FORT LAUDERDALE, Fla. – The Broward County emergency order that residents have been waiting for has been signed.
It calls for no more than six people at a table when dining at restaurants, and dine-in service must end at 10 p.m. each night, Mayor Dale Holness announced Wednesday evening.
The order, signed by County Administrator Bertha Henry and going into effect at 12:01 a.m. Friday, also sets up stiffer penalties for businesses that break the coronavirus safety measures. The first violation calls for a 24-hour closure, but subsequent infractions will come with a 72-hour shutdown.
Vacation rentals will also be limited to the people who signed up to be there. No guests, and no more than 10 people allowed, Holness said.
“If we don’t all take responsibility to reduce the spread of this virus, the economy will continue to be stagnant or be worse,” the mayor said.
Broward residents and businesses had been anxiously waiting to hear if the county would start re-imposing shutdowns.
It turns out that Broward’s measures aren’t as strict as in Miami-Dade County, where indoor dining at restaurants has been halted.
“Since Miami put out their announcement there’s definitely been a little bit of anxiety, a little bit of unsure about what’s going to happen next for us,” said Sasha Formica, marketing manager for the Be Nice restaurant group. “We’re definitely anxious to find out so we can move forward with planning and preparing and seeing what this next chapter holds.”
Be Nice’s restaurants include Coconuts, The Foxy Brown and Top Hat Delicatessen in Fort Lauderdale.
Formica, who spoke to Local 10 News before Holness’ announcement, said the group has adapted to make the best of a tough situation after being shut down for weeks before reopening.
“We’ve been lucky to, once we’ve been back open, be fairly busy. We’ve taken reservations, we’ve gotten people in the door and we’ve been able to keep a lot of our staff on,” she said. “Restaurants have been tasked with monitoring and policing their guests over the last few weeks, and stricter rules may make people follow the rules.”
On Wednesday, Broward reported another 1,186 coronavirus cases and one death, bringing the county’s total positive COVID-19 cases to 23,781, and deaths to 419.

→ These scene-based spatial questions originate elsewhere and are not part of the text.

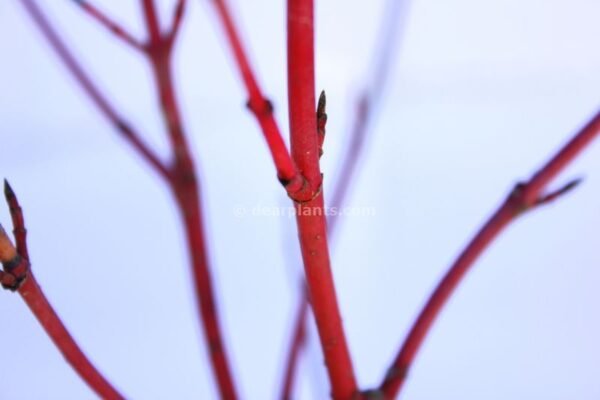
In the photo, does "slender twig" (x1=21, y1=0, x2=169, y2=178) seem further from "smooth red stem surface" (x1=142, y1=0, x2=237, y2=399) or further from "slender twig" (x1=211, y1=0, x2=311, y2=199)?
"slender twig" (x1=211, y1=0, x2=311, y2=199)

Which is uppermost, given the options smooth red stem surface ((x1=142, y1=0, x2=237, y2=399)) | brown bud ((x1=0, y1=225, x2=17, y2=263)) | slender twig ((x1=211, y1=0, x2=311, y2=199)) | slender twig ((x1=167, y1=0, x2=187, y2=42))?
slender twig ((x1=211, y1=0, x2=311, y2=199))

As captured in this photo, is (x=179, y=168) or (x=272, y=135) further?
(x=179, y=168)

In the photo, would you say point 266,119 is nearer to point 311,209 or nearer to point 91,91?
point 311,209

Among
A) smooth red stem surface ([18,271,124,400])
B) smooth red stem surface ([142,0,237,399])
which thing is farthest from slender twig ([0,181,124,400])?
smooth red stem surface ([142,0,237,399])

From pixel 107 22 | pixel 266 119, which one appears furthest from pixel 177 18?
pixel 266 119

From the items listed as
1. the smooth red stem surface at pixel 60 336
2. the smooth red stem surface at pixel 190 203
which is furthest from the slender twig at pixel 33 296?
the smooth red stem surface at pixel 190 203

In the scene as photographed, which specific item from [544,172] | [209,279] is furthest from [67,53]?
[544,172]
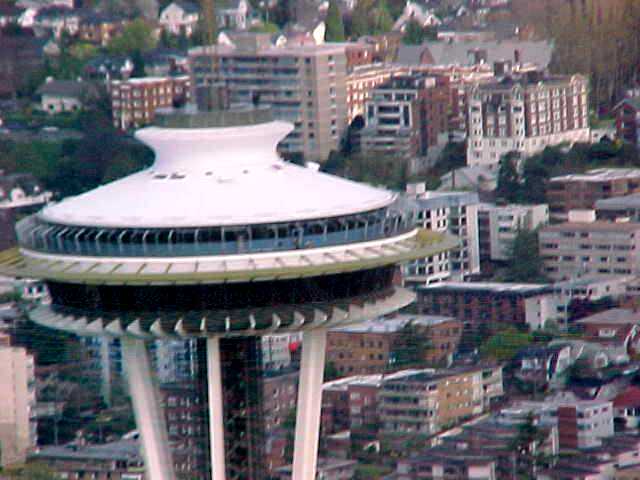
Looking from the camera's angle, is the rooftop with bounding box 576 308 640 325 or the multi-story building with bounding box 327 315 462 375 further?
the rooftop with bounding box 576 308 640 325

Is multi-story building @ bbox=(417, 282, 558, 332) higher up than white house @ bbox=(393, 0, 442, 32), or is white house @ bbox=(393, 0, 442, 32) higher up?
multi-story building @ bbox=(417, 282, 558, 332)

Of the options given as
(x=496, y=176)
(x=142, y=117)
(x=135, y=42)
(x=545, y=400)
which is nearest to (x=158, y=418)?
(x=545, y=400)

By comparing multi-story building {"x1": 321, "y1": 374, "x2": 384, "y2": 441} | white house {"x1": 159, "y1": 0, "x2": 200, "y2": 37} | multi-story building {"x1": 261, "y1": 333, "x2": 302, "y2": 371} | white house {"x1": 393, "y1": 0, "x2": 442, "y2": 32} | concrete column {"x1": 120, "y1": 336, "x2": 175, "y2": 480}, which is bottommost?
white house {"x1": 393, "y1": 0, "x2": 442, "y2": 32}

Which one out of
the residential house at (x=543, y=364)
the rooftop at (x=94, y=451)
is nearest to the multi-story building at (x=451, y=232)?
the residential house at (x=543, y=364)

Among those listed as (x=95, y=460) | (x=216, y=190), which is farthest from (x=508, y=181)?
(x=216, y=190)

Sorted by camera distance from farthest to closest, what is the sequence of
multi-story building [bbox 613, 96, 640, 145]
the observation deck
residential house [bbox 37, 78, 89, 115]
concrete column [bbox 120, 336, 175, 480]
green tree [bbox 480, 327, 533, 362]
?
residential house [bbox 37, 78, 89, 115]
multi-story building [bbox 613, 96, 640, 145]
green tree [bbox 480, 327, 533, 362]
concrete column [bbox 120, 336, 175, 480]
the observation deck

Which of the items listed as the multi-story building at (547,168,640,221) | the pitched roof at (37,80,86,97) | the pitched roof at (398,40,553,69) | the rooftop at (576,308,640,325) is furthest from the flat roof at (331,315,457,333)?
the pitched roof at (37,80,86,97)

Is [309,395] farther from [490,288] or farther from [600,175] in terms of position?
[600,175]

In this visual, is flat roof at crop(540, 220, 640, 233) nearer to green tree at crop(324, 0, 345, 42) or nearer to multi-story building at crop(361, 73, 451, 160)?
Result: multi-story building at crop(361, 73, 451, 160)

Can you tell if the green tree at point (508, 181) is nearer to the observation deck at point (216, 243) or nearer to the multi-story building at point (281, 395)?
the multi-story building at point (281, 395)
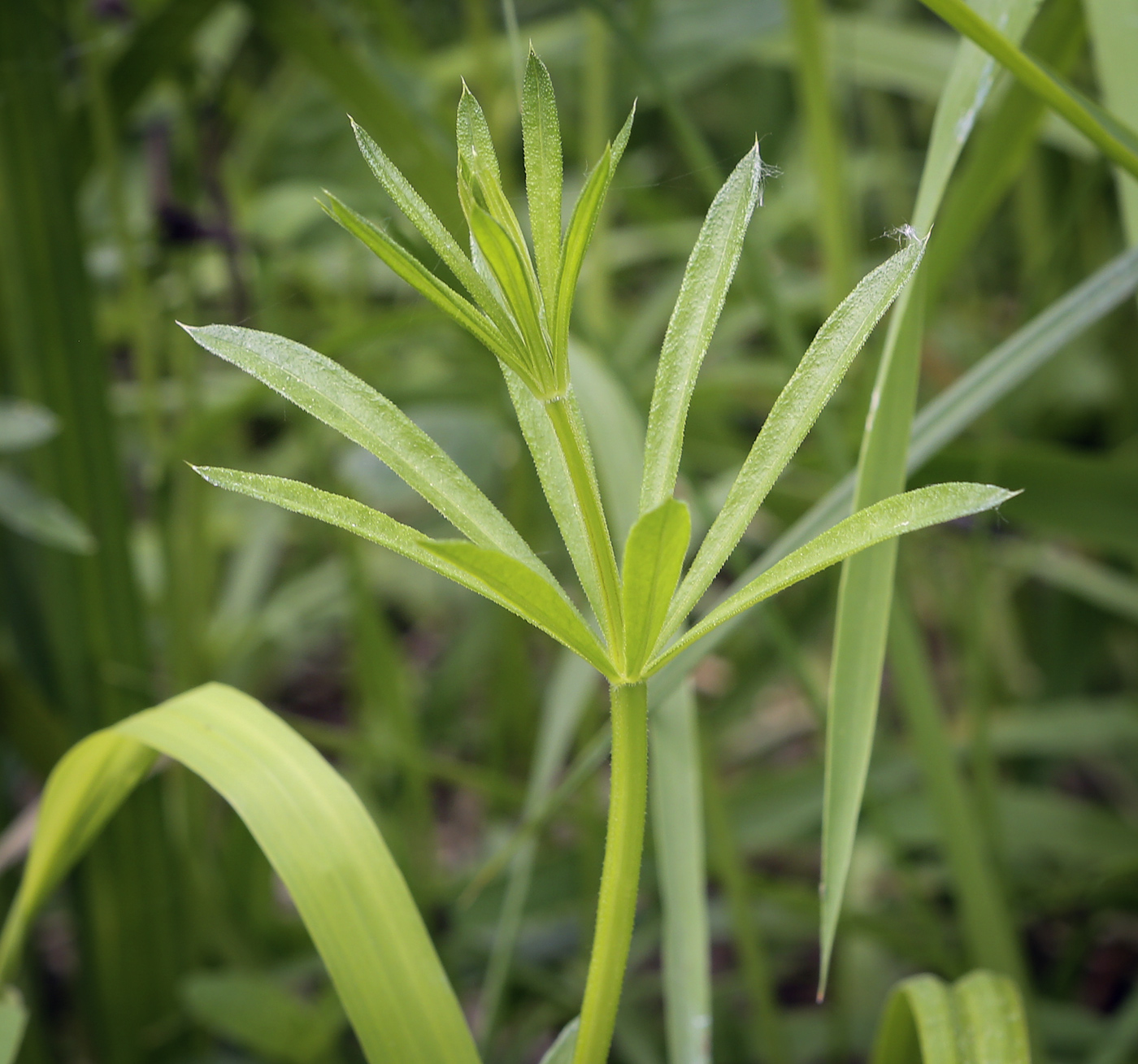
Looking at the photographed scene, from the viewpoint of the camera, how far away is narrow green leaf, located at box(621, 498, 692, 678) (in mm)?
217

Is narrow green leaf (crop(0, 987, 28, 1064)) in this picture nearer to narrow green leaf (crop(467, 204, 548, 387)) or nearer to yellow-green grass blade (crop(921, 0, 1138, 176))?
narrow green leaf (crop(467, 204, 548, 387))

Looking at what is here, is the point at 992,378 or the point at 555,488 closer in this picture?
the point at 555,488

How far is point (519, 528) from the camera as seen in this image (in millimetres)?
1081

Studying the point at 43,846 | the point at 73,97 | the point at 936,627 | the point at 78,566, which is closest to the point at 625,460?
the point at 43,846

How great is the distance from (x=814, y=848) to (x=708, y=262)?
115 centimetres

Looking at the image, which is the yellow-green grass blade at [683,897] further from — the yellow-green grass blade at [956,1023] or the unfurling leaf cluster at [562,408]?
the unfurling leaf cluster at [562,408]

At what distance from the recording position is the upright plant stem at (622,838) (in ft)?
0.86

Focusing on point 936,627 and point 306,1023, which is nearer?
point 306,1023

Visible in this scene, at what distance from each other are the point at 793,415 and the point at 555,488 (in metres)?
0.07

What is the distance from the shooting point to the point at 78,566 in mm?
839

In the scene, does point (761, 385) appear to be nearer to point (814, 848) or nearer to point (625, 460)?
point (625, 460)

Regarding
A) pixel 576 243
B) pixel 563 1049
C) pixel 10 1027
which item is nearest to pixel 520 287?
pixel 576 243

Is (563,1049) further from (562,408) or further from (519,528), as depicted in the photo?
(519,528)

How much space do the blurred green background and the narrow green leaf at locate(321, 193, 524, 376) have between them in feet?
0.91
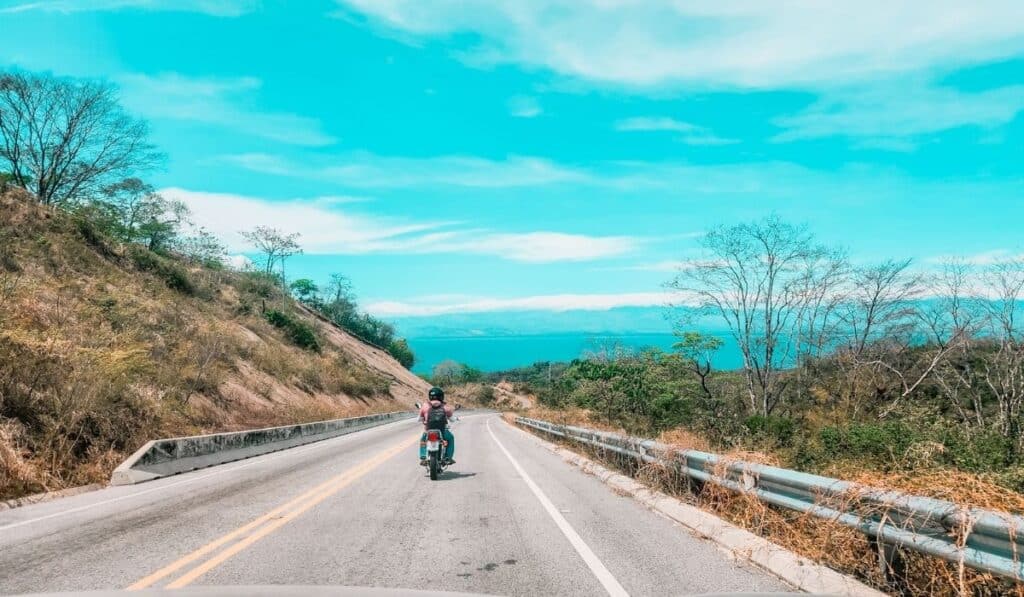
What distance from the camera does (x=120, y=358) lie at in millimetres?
16031

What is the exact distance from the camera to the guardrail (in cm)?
414

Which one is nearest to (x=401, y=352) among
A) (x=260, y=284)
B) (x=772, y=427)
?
(x=260, y=284)

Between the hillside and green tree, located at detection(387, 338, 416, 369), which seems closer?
the hillside

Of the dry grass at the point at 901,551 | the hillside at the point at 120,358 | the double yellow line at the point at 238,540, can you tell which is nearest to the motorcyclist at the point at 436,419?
the double yellow line at the point at 238,540

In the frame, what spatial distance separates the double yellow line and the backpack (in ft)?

And one number that’s particularly concerning is the positivity rate. More than 14% of the tests analyzed Tuesday came back positive — higher than the two-week average of about 13%.
Holness met with the various city mayors earlier this week, and while there was some disagreement about the proper next step, Holness said something needs to be done to slow the rising COVID-19 numbers as hospital capacity diminishes.
“We must do something, because it’s not sustainable where we are,” he said. “The increases are going to increase unless we do something.”